Rows from a spatial reasoning dataset:
--
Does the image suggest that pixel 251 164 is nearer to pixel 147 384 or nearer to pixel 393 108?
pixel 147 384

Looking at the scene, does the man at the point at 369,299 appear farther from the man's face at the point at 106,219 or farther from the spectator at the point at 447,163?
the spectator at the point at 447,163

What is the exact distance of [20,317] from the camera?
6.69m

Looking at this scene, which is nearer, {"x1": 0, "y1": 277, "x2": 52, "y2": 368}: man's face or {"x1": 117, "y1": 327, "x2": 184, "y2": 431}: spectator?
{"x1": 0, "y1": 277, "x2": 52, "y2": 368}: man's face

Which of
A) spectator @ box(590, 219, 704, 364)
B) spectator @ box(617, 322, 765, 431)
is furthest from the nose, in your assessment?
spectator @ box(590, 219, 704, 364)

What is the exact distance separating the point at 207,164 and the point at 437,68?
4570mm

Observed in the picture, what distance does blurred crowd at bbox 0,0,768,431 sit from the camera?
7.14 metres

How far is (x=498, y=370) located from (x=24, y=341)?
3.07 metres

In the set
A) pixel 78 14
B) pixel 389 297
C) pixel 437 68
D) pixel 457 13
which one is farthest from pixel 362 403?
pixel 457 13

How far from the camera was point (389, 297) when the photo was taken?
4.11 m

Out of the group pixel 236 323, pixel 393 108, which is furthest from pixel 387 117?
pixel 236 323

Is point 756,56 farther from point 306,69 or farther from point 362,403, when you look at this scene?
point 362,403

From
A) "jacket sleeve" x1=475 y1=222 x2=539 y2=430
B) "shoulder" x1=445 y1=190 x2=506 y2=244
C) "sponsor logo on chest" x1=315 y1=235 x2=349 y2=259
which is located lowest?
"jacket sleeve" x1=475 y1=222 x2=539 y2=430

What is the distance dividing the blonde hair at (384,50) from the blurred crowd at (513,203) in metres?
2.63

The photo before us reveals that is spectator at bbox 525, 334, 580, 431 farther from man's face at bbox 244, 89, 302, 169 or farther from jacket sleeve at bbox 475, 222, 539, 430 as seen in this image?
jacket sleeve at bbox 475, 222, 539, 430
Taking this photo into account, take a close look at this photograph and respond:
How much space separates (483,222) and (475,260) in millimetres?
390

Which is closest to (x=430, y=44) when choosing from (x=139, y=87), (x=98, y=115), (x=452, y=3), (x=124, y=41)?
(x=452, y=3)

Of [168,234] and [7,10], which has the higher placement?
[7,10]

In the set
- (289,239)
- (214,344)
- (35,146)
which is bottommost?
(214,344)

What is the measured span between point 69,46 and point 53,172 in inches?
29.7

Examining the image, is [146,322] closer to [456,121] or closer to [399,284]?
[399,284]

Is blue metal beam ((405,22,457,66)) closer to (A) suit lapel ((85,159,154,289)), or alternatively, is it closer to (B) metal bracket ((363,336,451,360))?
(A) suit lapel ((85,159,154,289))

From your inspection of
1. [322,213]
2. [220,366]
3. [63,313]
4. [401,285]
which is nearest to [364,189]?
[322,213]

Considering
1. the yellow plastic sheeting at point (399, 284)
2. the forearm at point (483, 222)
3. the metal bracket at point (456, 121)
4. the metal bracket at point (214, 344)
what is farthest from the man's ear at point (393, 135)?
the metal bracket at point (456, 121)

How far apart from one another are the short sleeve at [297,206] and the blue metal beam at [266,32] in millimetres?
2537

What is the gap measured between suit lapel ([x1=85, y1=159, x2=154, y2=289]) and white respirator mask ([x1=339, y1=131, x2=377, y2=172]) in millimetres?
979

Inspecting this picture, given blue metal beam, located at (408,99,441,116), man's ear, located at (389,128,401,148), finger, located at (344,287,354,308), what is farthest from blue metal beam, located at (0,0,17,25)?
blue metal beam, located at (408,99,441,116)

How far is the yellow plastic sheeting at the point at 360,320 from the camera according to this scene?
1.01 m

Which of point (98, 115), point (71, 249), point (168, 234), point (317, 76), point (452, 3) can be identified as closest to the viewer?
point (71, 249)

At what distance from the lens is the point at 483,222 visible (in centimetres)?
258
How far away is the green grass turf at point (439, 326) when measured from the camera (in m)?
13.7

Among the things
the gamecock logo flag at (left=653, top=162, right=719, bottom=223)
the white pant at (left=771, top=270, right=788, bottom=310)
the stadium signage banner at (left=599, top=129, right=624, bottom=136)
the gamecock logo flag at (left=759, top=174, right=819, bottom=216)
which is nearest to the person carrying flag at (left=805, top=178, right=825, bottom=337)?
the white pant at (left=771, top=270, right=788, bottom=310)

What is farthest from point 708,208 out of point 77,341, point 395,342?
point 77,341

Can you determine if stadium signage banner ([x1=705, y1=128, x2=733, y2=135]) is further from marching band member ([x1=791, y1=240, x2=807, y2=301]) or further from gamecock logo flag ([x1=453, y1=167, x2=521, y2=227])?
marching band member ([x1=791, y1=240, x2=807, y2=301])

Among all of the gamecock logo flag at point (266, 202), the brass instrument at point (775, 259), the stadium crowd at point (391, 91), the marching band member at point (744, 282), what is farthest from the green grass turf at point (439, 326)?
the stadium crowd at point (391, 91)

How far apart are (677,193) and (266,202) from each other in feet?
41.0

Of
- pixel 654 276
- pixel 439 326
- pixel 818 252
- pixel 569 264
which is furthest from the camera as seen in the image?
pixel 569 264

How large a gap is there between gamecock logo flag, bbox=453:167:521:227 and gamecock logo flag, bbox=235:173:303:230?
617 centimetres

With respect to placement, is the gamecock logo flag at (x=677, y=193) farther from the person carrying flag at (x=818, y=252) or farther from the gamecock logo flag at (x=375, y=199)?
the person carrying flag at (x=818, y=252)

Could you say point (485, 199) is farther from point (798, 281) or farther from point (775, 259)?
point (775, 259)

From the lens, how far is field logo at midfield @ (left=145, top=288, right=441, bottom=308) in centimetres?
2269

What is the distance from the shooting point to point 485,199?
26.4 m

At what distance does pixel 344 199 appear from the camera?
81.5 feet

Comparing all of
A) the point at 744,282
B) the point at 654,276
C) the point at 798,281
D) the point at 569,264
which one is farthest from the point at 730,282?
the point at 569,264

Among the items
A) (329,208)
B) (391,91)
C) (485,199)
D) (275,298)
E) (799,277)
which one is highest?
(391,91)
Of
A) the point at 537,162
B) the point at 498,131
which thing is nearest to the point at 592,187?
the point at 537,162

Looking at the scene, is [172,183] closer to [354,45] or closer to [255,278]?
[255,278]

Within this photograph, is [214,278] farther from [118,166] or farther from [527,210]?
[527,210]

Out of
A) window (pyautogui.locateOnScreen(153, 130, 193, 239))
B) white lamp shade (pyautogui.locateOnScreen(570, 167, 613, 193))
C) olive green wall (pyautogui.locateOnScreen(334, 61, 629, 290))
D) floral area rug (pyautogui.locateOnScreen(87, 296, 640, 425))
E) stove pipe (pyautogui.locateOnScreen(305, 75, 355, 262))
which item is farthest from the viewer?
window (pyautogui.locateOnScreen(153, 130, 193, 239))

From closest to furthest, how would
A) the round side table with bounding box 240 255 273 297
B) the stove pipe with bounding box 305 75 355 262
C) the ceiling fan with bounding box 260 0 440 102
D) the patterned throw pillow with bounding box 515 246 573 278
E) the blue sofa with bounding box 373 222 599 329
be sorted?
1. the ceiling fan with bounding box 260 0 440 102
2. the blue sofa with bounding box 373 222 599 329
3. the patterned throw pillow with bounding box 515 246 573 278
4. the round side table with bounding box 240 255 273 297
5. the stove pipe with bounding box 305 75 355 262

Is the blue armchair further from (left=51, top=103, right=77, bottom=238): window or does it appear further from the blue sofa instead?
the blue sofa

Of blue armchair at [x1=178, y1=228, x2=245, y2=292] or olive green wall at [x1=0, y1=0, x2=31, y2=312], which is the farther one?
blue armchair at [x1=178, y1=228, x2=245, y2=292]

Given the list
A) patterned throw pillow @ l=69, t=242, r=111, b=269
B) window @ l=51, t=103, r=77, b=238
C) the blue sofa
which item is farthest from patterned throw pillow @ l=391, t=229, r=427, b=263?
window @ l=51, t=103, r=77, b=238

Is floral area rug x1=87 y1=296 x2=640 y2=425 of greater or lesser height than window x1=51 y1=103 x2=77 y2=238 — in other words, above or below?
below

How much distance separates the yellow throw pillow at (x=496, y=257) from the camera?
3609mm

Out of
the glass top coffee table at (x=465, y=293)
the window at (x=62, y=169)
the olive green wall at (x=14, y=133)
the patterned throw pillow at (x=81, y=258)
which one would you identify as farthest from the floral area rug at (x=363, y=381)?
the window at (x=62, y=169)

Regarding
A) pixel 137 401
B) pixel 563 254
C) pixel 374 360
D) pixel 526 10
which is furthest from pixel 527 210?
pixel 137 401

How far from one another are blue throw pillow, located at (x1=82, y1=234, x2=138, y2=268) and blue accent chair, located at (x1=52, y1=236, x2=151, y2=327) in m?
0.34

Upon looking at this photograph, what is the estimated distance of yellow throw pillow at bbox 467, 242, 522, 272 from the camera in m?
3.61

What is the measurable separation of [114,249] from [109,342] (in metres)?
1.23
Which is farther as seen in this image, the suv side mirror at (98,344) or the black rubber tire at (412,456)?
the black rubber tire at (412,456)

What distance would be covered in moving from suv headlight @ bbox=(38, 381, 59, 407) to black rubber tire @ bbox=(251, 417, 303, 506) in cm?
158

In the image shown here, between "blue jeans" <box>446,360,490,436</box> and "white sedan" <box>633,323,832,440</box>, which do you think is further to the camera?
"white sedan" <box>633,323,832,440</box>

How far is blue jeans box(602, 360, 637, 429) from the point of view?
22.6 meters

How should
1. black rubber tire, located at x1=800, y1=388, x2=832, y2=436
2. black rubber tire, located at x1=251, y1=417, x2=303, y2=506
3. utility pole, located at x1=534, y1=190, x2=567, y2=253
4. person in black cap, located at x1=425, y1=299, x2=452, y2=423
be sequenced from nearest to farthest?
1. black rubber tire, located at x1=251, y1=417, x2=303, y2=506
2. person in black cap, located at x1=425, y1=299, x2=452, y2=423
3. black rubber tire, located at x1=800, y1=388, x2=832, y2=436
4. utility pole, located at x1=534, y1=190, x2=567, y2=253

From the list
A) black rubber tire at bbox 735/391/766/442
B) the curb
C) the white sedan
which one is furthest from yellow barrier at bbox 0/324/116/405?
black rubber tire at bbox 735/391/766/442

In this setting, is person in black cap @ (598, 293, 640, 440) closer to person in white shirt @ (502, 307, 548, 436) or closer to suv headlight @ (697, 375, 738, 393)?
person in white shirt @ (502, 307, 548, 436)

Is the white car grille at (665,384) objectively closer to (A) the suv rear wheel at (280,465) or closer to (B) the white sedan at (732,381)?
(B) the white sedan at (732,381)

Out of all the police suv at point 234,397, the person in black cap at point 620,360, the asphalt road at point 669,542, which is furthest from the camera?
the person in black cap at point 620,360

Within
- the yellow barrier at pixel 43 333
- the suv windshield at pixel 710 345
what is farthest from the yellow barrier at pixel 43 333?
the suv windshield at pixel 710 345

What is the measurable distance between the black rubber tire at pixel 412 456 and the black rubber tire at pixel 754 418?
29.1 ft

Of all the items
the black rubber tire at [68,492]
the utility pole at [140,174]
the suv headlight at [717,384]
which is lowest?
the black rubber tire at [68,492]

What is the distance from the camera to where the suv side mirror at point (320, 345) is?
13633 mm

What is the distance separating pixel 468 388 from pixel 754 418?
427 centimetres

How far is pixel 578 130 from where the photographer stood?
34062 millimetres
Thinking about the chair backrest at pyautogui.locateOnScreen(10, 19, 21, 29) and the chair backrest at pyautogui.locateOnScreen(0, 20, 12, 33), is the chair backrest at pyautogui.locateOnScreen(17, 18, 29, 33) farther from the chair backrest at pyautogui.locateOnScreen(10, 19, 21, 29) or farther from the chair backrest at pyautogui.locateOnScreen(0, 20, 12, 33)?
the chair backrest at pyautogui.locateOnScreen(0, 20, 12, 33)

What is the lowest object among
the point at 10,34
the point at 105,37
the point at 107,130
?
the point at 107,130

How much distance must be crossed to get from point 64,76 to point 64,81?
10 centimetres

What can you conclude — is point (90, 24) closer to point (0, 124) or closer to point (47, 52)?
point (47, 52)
--
* **To do**
Rewrite the listing above as a JSON list of strings, from the line holding "Thinking about the" through the last line, inclusive. Give one string per line and leave out blank lines.

* **Response for this exercise**
[
  "Thinking about the chair backrest at pyautogui.locateOnScreen(10, 19, 21, 29) and the chair backrest at pyautogui.locateOnScreen(0, 20, 12, 33), is the chair backrest at pyautogui.locateOnScreen(17, 18, 29, 33) farther from the chair backrest at pyautogui.locateOnScreen(10, 19, 21, 29) or farther from the chair backrest at pyautogui.locateOnScreen(0, 20, 12, 33)?",
  "the chair backrest at pyautogui.locateOnScreen(0, 20, 12, 33)",
  "What is the lowest object among",
  "the point at 10,34",
  "the point at 105,37",
  "the point at 107,130",
  "?",
  "the point at 107,130",
  "How much distance must be crossed to get from point 64,76 to point 64,81?",
  "10 centimetres",
  "What can you conclude — is point (90, 24) closer to point (0, 124) or closer to point (47, 52)?",
  "point (47, 52)"
]